Картрайт мог вернуться назад и сделать соответствующую выволочку сыну, либо продолжить свой обход. Он решил покончить со своими прямыми обязанностями, задвинул задвижки и пошел дальше.
Когда он подошел к первому стойлу, в его манерах невольно появилось напряжение, но лошадь, годовалая кобылка, была в целости и сохранности. Точно так же, как и ее сосед, крупная лошадь, которую демонстрировали на скачках при конном заводе с целью продажи.
Картрайт снова посмотрел на ворота, как будто хотел удостовериться, что он на самом деле обнаружил задвижки не запертыми. Нигде не было слышно ни звука, даже в большом доме, расположенном в пятидесяти ярдах от двора.
Картрайт взглянул на Шустринга, круп которого находился близко от двери, голова у лошади была опущена, она спала. Картрайт в который уже раз полюбовался великолепными, с его точки зрения, данными скакуна и удовлетворенно кивнул, припоминая все то, что он по этому поводу говорил Дженкинсу.
Рядом с Шустрингом помещался рослый гнедой, обещавший стать великолепной лошадью для охоты, а потом было стойло Сильвера.
Картрайт подходил к этому стойлу с каким-то замиранием сердца, вызванным почти благоговейным преклонением, испытываемым всеми без исключения перед этой лошадью. Он невольно пошел на цыпочках, боясь потревожить сон животного.
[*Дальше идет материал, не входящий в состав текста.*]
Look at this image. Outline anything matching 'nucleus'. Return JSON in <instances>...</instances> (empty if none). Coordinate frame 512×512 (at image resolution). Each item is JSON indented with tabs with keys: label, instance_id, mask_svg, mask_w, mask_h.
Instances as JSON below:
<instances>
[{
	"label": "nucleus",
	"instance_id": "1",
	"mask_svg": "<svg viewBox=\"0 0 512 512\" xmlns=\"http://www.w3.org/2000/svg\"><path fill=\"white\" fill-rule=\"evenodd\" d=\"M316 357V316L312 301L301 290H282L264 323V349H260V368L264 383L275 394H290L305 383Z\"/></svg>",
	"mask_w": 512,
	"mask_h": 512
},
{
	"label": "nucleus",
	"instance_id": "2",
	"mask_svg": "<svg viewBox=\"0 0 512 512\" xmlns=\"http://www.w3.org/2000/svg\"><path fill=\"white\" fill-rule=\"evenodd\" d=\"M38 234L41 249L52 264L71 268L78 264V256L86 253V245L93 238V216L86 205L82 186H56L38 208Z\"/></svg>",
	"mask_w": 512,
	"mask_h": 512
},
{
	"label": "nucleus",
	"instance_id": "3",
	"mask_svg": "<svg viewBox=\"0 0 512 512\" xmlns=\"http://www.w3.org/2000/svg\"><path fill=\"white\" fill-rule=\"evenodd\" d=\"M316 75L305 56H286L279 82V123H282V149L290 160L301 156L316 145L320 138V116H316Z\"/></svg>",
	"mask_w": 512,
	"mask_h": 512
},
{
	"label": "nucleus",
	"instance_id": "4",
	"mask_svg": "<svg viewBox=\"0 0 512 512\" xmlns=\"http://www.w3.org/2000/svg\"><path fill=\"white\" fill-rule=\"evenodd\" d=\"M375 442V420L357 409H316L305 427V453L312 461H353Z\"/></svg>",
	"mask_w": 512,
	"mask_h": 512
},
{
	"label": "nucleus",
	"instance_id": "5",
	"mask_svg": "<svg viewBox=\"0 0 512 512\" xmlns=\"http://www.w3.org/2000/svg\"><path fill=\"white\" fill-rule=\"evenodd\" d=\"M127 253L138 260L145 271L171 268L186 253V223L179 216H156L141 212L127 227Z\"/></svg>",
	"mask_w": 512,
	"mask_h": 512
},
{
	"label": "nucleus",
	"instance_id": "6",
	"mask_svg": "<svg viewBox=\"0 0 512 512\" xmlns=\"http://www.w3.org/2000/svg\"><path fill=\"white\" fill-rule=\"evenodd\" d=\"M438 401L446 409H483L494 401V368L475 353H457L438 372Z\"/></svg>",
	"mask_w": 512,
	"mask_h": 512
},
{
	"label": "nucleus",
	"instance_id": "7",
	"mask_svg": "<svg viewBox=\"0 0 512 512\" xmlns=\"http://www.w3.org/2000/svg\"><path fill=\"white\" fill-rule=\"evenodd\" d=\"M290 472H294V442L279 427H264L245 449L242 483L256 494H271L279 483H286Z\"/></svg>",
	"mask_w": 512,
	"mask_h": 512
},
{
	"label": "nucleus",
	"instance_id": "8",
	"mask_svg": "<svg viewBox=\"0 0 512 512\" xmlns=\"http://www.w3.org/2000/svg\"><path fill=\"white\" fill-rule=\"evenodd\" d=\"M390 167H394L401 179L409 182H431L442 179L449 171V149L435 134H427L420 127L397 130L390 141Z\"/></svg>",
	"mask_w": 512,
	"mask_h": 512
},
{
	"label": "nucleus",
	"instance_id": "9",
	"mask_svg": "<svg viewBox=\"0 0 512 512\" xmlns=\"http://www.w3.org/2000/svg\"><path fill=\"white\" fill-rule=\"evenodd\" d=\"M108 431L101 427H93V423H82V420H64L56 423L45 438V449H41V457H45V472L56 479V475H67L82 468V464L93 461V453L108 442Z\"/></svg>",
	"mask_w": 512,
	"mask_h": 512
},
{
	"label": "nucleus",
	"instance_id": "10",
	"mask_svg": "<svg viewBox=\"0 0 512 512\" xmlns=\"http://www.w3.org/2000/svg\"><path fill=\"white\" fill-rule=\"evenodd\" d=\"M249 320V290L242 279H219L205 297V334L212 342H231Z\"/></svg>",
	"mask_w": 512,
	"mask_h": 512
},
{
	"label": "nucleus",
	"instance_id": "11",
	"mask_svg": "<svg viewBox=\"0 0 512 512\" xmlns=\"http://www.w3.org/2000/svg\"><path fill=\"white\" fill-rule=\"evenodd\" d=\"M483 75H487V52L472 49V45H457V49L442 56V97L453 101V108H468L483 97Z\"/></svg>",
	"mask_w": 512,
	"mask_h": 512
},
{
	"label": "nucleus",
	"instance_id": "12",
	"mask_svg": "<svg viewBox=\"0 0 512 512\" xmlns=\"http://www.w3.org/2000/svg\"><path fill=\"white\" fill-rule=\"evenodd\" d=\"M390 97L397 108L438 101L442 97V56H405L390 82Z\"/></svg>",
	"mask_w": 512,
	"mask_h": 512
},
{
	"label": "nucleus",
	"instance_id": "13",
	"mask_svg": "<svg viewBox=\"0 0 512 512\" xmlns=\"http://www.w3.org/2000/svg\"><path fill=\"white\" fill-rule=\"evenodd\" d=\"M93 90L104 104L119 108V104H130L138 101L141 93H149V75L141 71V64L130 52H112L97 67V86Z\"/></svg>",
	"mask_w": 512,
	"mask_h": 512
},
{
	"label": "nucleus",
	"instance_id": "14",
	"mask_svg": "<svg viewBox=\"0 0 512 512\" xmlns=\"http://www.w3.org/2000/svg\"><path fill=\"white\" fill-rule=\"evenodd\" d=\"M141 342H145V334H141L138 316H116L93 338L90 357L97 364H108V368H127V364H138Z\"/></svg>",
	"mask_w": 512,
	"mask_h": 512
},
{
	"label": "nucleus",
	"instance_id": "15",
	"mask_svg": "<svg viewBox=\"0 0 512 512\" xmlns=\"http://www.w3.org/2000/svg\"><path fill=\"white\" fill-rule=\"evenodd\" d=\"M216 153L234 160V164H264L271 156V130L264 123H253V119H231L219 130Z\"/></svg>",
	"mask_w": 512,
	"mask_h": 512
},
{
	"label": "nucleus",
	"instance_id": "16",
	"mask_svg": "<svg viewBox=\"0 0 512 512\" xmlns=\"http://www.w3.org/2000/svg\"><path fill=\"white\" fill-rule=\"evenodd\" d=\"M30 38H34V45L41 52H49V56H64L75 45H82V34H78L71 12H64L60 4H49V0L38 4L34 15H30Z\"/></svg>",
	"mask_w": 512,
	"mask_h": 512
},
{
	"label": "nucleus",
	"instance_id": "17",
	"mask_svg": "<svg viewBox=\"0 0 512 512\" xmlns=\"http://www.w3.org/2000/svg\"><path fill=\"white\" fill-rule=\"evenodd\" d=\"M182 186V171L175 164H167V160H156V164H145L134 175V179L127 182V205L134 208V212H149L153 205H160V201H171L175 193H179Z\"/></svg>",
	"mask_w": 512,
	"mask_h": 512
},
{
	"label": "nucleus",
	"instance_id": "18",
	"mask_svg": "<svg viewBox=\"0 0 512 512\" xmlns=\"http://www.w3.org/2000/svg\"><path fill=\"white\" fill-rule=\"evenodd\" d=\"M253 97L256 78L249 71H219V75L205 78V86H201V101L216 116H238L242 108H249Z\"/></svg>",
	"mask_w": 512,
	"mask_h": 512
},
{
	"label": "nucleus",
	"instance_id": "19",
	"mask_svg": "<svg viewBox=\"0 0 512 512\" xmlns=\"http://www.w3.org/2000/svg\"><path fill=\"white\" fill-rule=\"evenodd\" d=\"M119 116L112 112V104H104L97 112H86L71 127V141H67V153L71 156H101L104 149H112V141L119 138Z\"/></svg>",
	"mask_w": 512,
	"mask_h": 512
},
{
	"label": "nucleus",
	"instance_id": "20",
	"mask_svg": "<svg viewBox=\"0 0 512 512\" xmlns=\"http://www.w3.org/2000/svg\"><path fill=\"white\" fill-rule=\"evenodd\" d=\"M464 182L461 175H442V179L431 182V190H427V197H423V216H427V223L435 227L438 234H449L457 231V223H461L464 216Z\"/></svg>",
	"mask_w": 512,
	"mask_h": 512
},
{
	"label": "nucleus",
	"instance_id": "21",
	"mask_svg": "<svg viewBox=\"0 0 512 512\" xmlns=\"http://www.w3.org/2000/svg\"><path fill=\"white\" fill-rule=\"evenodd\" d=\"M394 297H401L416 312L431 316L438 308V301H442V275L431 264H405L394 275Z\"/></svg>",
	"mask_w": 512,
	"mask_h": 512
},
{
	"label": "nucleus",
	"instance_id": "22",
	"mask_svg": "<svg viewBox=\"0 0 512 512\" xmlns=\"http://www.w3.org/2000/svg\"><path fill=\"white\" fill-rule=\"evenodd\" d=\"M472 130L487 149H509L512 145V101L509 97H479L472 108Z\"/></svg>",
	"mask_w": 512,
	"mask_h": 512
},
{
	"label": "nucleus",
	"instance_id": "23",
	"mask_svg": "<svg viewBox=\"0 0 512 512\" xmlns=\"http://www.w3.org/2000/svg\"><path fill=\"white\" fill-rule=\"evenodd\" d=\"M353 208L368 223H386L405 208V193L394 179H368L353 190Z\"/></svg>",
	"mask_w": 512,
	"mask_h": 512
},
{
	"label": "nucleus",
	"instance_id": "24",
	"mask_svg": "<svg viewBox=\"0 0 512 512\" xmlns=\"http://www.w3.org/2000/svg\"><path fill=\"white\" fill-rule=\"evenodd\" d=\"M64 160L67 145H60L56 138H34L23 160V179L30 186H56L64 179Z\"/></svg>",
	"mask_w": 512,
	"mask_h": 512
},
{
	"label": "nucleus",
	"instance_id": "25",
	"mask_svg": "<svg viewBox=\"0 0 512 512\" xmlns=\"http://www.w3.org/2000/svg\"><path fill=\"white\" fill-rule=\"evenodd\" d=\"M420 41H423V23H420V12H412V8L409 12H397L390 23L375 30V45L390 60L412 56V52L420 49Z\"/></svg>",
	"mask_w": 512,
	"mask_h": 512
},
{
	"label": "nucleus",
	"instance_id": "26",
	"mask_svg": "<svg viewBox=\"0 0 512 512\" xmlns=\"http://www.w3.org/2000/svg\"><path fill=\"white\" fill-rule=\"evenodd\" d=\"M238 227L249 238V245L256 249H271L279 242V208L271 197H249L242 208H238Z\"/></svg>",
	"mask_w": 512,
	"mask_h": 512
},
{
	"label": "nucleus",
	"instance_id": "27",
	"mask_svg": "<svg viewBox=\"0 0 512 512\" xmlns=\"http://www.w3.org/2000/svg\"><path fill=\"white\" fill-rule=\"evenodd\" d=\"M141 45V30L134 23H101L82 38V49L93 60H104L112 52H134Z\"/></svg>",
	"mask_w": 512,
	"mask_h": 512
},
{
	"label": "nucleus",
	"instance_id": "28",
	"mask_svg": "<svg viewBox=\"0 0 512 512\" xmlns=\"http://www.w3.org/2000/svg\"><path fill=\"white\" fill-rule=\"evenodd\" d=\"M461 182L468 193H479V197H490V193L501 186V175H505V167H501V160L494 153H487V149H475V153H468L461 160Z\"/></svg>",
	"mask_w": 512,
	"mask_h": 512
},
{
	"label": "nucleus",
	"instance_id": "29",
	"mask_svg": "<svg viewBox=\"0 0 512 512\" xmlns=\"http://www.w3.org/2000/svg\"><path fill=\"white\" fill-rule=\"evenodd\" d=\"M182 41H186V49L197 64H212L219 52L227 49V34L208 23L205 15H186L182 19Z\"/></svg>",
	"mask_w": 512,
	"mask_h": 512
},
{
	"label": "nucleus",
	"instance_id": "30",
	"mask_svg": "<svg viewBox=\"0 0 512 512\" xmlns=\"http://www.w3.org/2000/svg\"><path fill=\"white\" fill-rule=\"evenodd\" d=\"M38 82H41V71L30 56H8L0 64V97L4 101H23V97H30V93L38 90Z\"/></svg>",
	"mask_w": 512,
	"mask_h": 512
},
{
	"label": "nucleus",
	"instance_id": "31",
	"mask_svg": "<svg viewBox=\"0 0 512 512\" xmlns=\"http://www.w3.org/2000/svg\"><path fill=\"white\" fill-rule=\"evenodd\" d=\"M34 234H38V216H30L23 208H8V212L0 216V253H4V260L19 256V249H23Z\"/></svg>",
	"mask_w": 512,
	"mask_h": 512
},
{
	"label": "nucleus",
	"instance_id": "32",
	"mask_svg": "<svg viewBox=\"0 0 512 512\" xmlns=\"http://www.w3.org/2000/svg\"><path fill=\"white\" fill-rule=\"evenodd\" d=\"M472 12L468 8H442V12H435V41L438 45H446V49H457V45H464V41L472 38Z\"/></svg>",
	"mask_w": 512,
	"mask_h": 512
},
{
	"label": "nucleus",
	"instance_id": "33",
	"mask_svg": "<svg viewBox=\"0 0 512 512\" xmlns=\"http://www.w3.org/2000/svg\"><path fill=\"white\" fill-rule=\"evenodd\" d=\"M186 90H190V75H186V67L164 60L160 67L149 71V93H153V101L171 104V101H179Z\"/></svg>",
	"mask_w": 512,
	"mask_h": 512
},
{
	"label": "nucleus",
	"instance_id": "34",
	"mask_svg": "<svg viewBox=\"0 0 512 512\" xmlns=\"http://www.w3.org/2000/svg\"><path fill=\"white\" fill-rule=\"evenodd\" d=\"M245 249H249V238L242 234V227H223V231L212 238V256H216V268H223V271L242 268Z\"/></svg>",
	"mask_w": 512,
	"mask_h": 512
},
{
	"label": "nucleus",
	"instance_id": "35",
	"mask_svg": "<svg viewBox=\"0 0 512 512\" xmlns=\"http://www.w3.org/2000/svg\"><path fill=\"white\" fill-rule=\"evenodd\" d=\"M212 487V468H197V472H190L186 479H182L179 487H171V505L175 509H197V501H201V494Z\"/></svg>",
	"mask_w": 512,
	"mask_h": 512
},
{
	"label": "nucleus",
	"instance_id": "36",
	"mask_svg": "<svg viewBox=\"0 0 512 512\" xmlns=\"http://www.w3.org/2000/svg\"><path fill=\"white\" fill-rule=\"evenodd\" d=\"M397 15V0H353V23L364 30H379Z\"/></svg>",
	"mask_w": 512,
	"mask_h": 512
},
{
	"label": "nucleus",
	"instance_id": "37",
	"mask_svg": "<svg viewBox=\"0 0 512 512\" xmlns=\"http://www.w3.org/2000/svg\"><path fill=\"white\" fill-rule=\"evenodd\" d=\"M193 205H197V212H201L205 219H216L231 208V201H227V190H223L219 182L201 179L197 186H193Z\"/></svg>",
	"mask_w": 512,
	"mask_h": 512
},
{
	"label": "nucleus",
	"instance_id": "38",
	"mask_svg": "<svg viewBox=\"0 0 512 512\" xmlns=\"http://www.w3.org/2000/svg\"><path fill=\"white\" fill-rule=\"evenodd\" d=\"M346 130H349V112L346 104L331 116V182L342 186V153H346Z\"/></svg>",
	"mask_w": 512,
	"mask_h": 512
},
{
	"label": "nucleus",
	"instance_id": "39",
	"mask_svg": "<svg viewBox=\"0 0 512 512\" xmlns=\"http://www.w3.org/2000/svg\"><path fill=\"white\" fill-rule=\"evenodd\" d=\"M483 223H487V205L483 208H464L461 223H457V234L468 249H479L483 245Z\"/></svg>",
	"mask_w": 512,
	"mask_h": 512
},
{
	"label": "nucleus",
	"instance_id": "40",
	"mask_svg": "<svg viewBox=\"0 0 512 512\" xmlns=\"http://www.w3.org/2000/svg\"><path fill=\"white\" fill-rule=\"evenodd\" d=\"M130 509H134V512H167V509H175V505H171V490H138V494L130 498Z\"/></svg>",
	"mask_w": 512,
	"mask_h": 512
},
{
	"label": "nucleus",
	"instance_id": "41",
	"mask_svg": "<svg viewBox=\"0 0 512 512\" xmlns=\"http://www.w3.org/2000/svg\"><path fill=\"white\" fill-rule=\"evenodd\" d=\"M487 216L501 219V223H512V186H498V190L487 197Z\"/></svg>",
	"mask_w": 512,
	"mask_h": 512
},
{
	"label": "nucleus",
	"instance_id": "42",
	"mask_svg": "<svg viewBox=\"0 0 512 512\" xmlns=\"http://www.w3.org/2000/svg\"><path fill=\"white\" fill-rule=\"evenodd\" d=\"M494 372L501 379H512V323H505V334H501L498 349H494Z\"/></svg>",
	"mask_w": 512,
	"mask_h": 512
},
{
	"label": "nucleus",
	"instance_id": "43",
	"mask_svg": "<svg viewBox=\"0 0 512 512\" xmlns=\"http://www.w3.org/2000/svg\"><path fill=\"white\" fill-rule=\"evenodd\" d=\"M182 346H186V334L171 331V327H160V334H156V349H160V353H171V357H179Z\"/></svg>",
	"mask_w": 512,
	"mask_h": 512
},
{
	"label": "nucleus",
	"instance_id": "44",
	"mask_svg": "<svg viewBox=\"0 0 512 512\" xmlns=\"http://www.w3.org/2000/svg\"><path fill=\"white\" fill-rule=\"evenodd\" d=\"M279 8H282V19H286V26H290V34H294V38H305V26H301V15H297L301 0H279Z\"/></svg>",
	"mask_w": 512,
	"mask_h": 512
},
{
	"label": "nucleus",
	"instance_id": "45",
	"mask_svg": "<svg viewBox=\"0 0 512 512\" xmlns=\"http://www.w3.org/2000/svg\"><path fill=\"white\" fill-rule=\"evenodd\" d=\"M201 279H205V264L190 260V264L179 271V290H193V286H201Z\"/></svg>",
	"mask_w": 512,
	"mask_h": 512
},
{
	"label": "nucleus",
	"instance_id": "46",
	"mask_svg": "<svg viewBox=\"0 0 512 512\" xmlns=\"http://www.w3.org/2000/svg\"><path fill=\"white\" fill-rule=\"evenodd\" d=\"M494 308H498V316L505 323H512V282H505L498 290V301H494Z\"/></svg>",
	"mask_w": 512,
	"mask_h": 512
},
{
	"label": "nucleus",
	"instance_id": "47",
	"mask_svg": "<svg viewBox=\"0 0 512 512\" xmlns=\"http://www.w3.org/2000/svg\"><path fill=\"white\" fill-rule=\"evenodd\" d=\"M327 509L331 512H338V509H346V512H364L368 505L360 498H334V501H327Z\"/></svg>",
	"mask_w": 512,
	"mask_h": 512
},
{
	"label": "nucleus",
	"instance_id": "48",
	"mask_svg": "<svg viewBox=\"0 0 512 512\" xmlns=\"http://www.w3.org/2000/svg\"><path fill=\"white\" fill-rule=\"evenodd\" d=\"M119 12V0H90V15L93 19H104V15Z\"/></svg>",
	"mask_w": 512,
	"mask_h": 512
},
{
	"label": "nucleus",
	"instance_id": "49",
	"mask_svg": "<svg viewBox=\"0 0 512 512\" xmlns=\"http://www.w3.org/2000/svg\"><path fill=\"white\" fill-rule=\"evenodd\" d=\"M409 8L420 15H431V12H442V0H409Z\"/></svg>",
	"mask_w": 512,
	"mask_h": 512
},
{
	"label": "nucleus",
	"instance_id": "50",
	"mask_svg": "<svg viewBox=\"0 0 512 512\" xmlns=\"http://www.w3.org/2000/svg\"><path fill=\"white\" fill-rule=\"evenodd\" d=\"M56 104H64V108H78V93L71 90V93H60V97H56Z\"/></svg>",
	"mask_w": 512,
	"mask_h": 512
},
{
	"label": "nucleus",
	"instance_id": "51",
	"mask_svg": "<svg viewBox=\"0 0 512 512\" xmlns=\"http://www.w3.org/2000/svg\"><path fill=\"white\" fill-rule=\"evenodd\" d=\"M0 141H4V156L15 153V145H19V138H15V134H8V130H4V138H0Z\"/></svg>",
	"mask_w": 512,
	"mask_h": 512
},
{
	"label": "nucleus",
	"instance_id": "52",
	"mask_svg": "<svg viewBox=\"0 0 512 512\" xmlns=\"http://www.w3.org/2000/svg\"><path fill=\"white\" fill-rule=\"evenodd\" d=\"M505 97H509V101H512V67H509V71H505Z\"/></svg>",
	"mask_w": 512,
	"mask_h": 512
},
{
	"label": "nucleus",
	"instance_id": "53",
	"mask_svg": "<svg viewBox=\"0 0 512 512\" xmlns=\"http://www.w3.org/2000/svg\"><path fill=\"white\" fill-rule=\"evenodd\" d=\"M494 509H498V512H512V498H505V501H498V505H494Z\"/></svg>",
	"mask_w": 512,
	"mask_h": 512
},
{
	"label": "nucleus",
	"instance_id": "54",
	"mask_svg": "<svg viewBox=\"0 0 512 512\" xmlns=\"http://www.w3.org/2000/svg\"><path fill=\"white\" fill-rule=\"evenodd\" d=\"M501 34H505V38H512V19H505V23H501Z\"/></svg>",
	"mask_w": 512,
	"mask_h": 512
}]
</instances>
Тихонько отворив верхнюю половину дверцы, он заглянул внутрь, не сомневаясь, что увидит и здесь повернутый к нему серый круп красавца.
Но он увидел, что лошадь лежала на боку, и это зрелище его так потрясло, что он пару секунд стоял в оцепенении, судорожно хватая воздух раскрытым ртом.
Потом он услышал подозрительный шорох где-то сбоку у самого стойла, а когда повернулся, увидел фигуру человека, стоявшего с поднятой рукой, в которой был зажат какой-то предмет.
— Нет! — простонал старик. — Нет!..
Человек яростно ударил его по голове.